Merhabalar ️
Kitaplığımdaki bir klasikle geldim bugün. Bu kitabı seçerken kapağının o gizemli hâline vurulmuştum. #stefanzweig az çok yazılarıyla bir izlenim bırakır. Neyi, nasıl anlattığını biliriz. Küçücük bir meseleyi öyle bir işler ki hiç buradan bakmadığımızı hissederiz. Küçücük bir sevinci dağ yaptığını, küçük bir öfkeyi de dağ yapabildiğini görmek mümkündür tam tersini de. Duygunun doruklarda keyifle süzüldüğünü tüm benliğimizle hissederiz. Bu kitap yorumlardan gördüğüm kadarıyla birçok #okuru şaşırtmış. Bazıları normalden farklı bir yol izlediğine memnun bazıları değil. Bu kitap nasıl mı farklı? Her hikâye hüzünlü bitiyor.
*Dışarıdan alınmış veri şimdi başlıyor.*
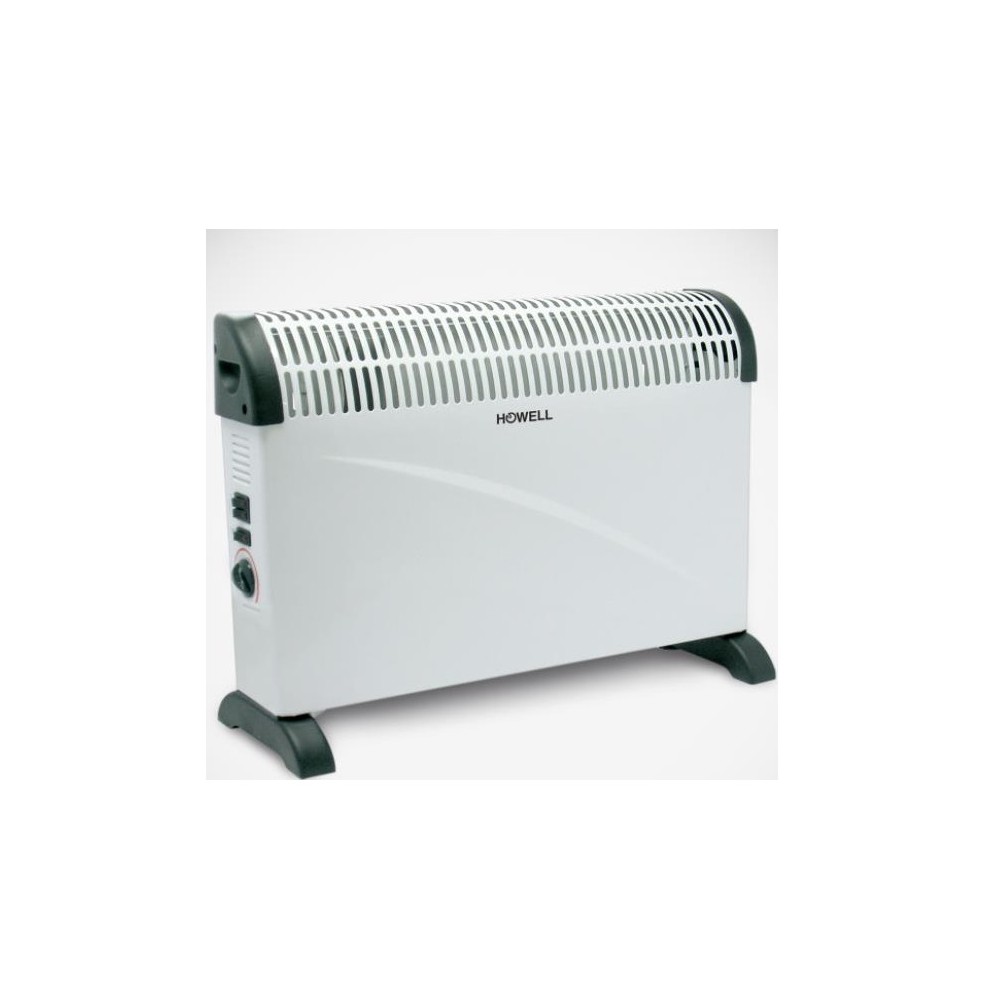 TERMOCONVETTORE VENTILATO 2000W HO.TMV2005 BIANCO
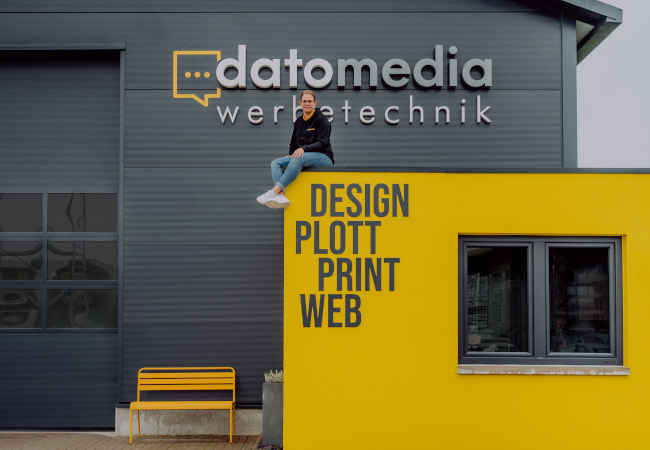 Neu bei Made in Dinklage - dato media werbetechnik GmbH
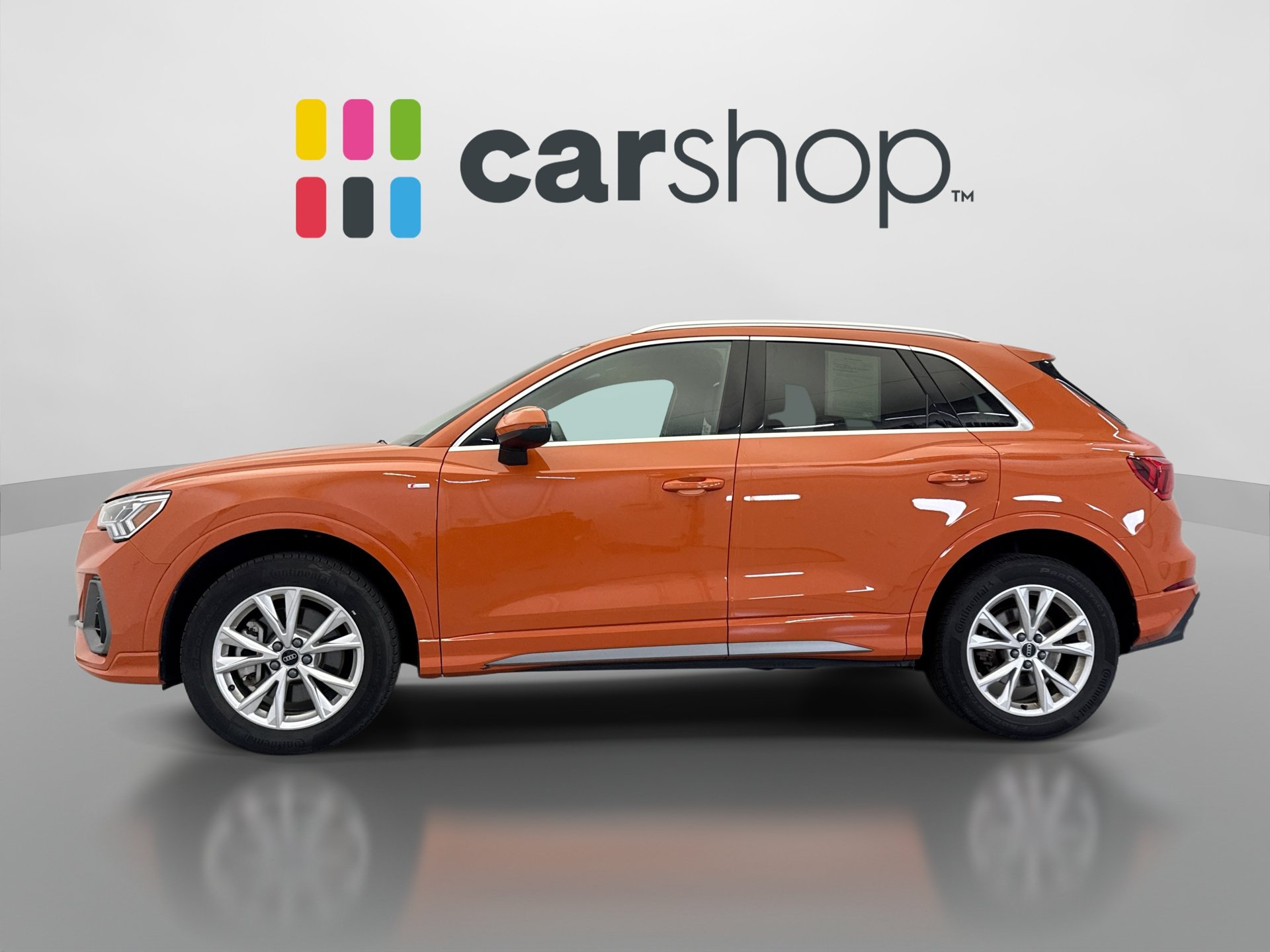 Used 2025 Audi Q3 2.0T Premium AWD/4WD image 2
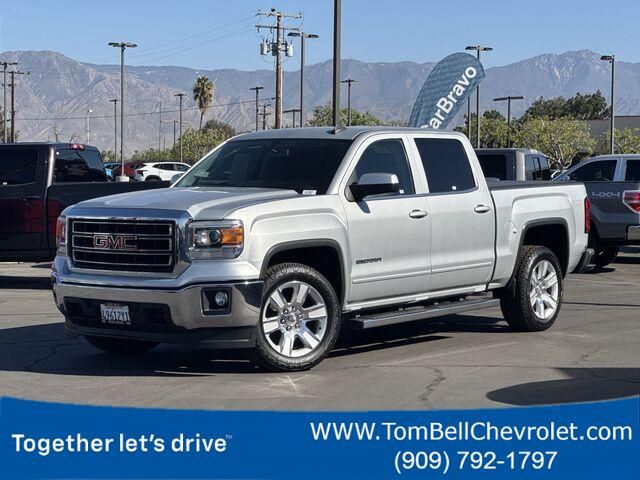 2015 GMC Sierra 1500 SLE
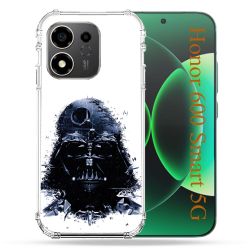 Coque Renforcée Pour Honor 600 Smart 5G Star Wars - Dark Vador Blanc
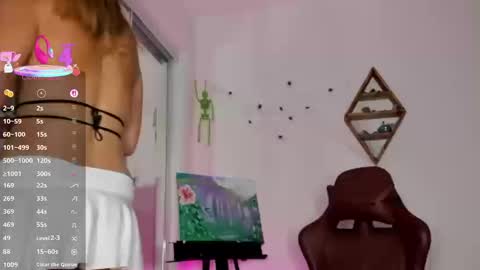 Snapshot of jasminedaze888 chatting on October 10, 2025, 9:58 pm Jasmine Daze online show from October 10, 2025, 9:58 pm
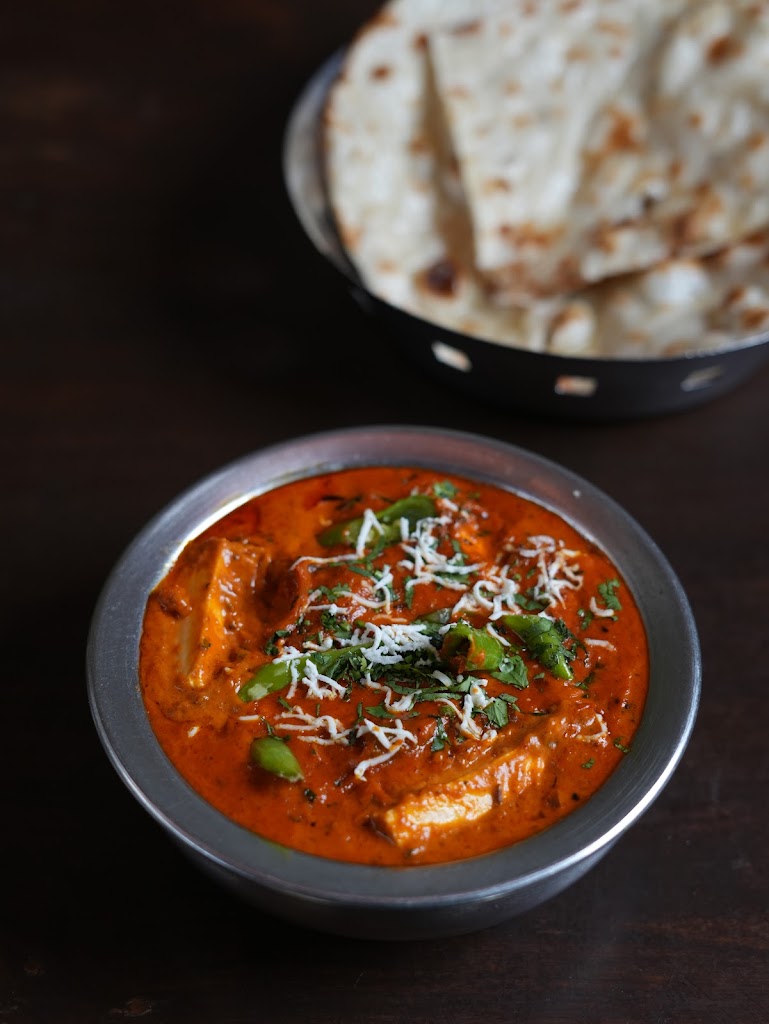 Butter chicken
Böyle son paragraf içinizdeki bir gergin teli çekip bırakıyor gibi hissediyorsunuz sanki. Bu kitapta tam 5 hikâye var. Liman kentinde sokaklarda gezen, tanımadığı insanların hayatını merak eden bir gezgin; patronuna kul, köle olup her şeyi yapabilecek potansiyelde bir hizmetçi; bir önceki gönderimde anladığım Fransız albay; beni çok etkileyen hikâye olan bir yaz gecesi gölde bulunan Rus bir savaş esiri; kendi içinde sıkışıp kalmış bir gencin kendi kendiyle girdiği savaş. Her hikâyenin sonunda sakince durup "başka bir yolu yok muydu?" diye serzenişte bulunabilirsiniz gayet doğal ben de yaptım.
Bazen bazı duygulara aç oluruz bunu kitaplarla filmlerle desteklemek isteriz, sanki bir detoksmuş gibi kendimizi rahatlatırız ya buyrun hüzünlenmek isteyen bu kitabı okusun. İnsan her duyguyu yaşamalı sevgili okur. Hayat da bir çeşni değil midir? Siz ne düşünüyorsunuz buyrun yorumlara?